# Excerpt to read:
Content starts

Filed 10/13/16
CERTIFIED FOR PUBLICATION
IN THE COURT OF APPEAL OF THE STATE OF CALIFORNIA
THIRD APPELLATE DISTRICT
(Sacramento)
----
YAN WANG et al.,Plaintiffs and Appellants,
v.
GREGORY NIBBELINK et al.,
Defendants and Respondents. / C073871
(Super. Ct. No. 34201000090933CUPOGDS)
APPEAL from a judgment of the Superior Court of Sacramento County, David I. Brown, Judge. Affirmed.
Lamb and Frischer Law Firm, Bryan Lamb and Richard Frischer; and Paul D. Fogel, Reed Smith for Plaintiffs and Appellants.
Horvitz & Levy, Jeremy B. Rosen and Julie L. Woods; Knudtson & Nutter, Gigi M. Knudtson and Brian D. McFarlin for Defendants and Respondents.
To encourage landowners to allow public use of the land for recreational purposes, Civil Code section 846 shields landowners from liability “for any injury to person or property caused by any act of the person to whom permission has been granted,” subject to statutory exceptions. (Civ. Code, §846(c), 3d par.; unless otherwise set forth, statutory section references are to the Civil Code.) In this case of first impression, we hold section 846[¶ 3](c) shields landowners from liability where such recreational users of the land cause injury to persons outside the premises who are uninvolved in the recreational use of the land, even where the plaintiffs also allege that the landowners’ neglect of their own property-based duties contributed to the injury.

Content ends

# Supplied records:
Content starts

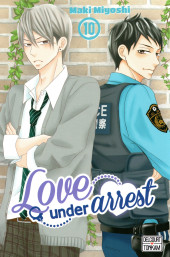 Love under arrest -10- Tome 10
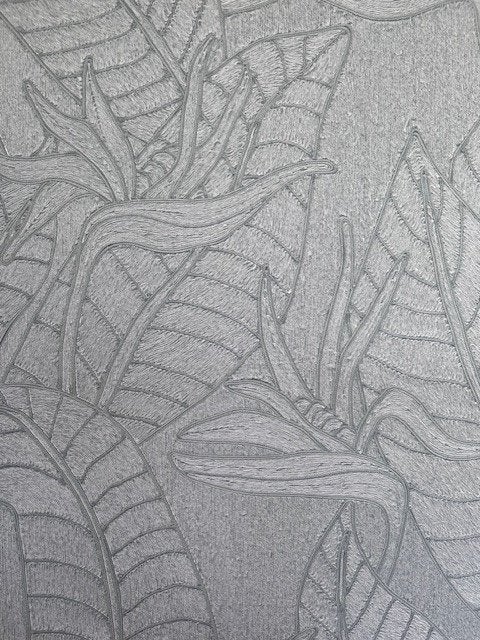 Arte Tali Strelitzia Teal 60751 | Luxe Design Behang | Nieuw, Ophalen, Vinylbehang, 10 tot 25 m², Arte
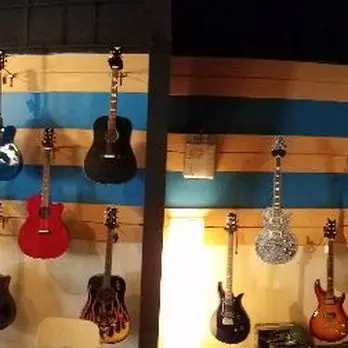 Cool Guitar Shop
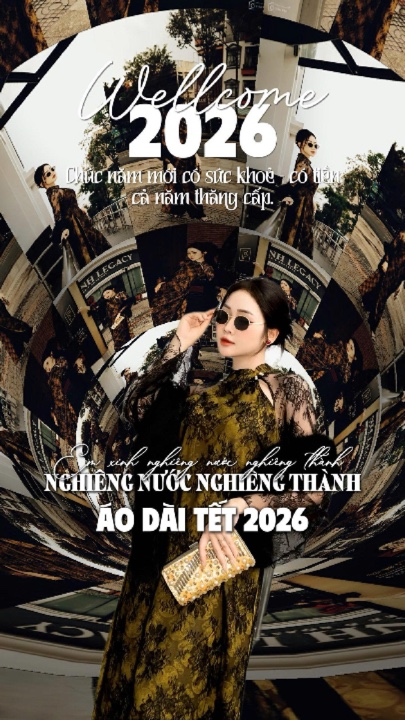 Áo Dài Até 2026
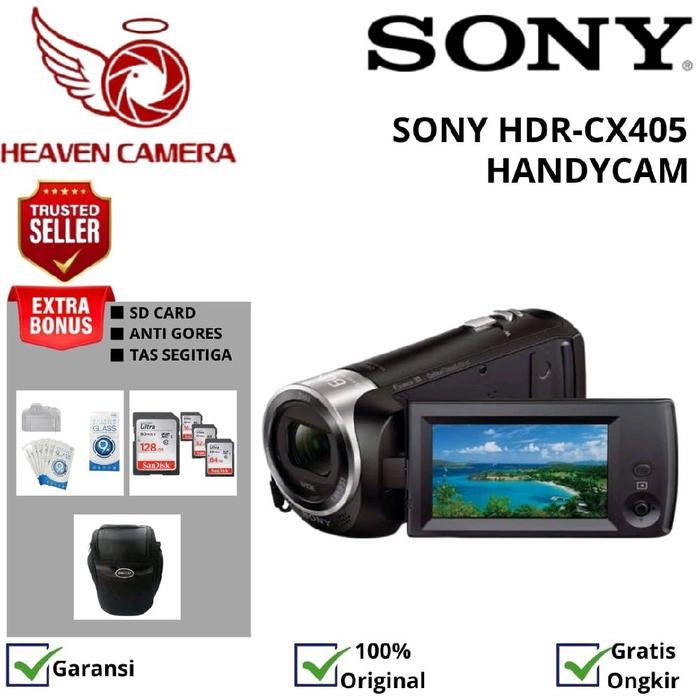 Handycam Sony Cx405 / Sony Cx405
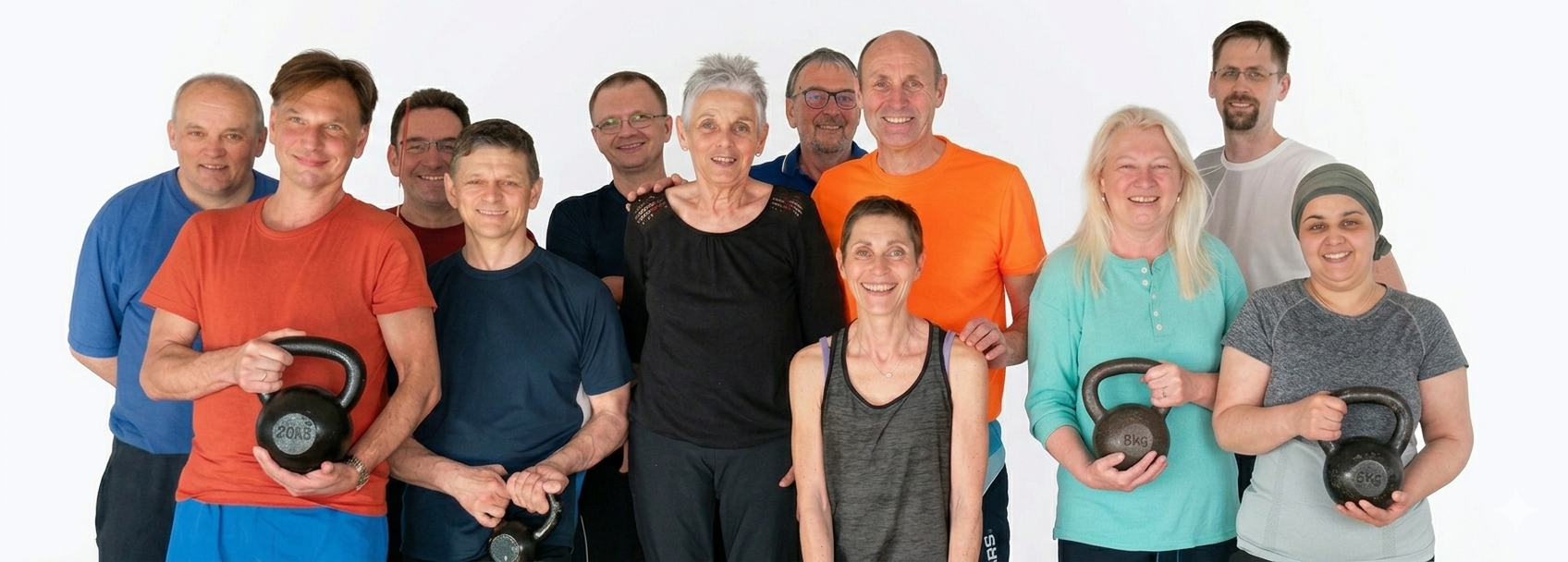 Rehasport Teilnehmer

Content ends

Retype the appellate opinion excerpt in full, with no changes. The lines have no connection to the appellate opinion excerpt.

# Answer space:
Filed 10/13/16
CERTIFIED FOR PUBLICATION
IN THE COURT OF APPEAL OF THE STATE OF CALIFORNIA
THIRD APPELLATE DISTRICT
(Sacramento)
----
YAN WANG et al.,Plaintiffs and Appellants,
v.
GREGORY NIBBELINK et al.,
Defendants and Respondents. / C073871
(Super. Ct. No. 34201000090933CUPOGDS)
APPEAL from a judgment of the Superior Court of Sacramento County, David I. Brown, Judge. Affirmed.
Lamb and Frischer Law Firm, Bryan Lamb and Richard Frischer; and Paul D. Fogel, Reed Smith for Plaintiffs and Appellants.
Horvitz & Levy, Jeremy B. Rosen and Julie L. Woods; Knudtson & Nutter, Gigi M. Knudtson and Brian D. McFarlin for Defendants and Respondents.
To encourage landowners to allow public use of the land for recreational purposes, Civil Code section 846 shields landowners from liability “for any injury to person or property caused by any act of the person to whom permission has been granted,” subject to statutory exceptions. (Civ. Code, §846(c), 3d par.; unless otherwise set forth, statutory section references are to the Civil Code.) In this case of first impression, we hold section 846[¶ 3](c) shields landowners from liability where such recreational users of the land cause injury to persons outside the premises who are uninvolved in the recreational use of the land, even where the plaintiffs also allege that the landowners’ neglect of their own property-based duties contributed to the injury.